Kenyataan-kenyataan seperti ini tentu mempengaruhi bagaimana situasi para guru di Indonesia untuk masa depan. Namun optimisme untuk menjadi guru yang lebih baik di masa mendatang tetap terbuka, hanya tergantung kepada bagaimana mereka mampu untuk menerapkan prinsip: “educarsi per educare” (mendidik diri untuk mendidik) dan “formarsi per formare” (membentuk diri untuk membentuk) pribadi-pribadi yang dididiknya.


E.   Kondisi khusus para guru di Sekolah Katolik

Sekolah-sekolah katolik lahir atas dasar inisiatif dari komunitas kristen atau komunitas gereja (Kongregasi Gereja Katolik untuk urusan Pendidikan, keuskupan, paroki dan asosiasi-asosiasi orang beriman Katolik), telah memiliki sejarah yang panjang dan hampir secara eksklusif terdiri dari para religius (biarawan/biarawati).

Misi penyebaran iman Katolik ke seluruh dunia memberi peluang yang sangat besar kepada aspek pendidikan. Karena itu para misionaris, selain menyebarkan Injil kepada “dunia-dunia baru”, juga mengutus biarawan - biarawati yang akan bekerja sebagai guru di tanah misi (di sekolah dan juga asrama).
Kondisi ini berubah ketika tugas misi diserahkan dari misionaris kepada biarawan-biarawati dalam melanjutkan misi pendidikan di tanah misi. Dengan segala aspek untung - ruginya, akhirnya secara perlahan, mereka mampu mendirikan sekolah-sekolah dan asrama di seluruh Indonesia.

Blok Data.
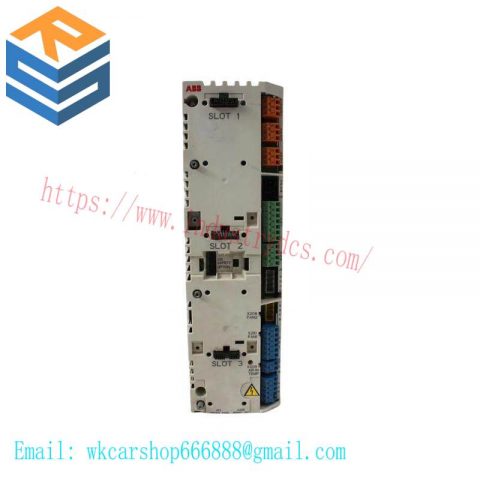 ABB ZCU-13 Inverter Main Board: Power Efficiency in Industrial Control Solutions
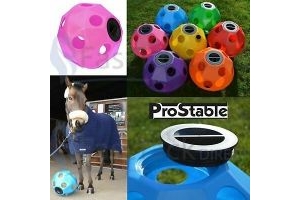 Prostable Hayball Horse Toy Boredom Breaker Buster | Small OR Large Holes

Hasil yang Diminta. Menurut kutipan sumber, sekolah-sekolah Katolik hampir secara eksklusif terdiri dari siapa?

Tugas Selesai. Sekolah-sekolah Katolik hampir secara eksklusif terdiri dari para religius, yaitu biarawan dan biarawati.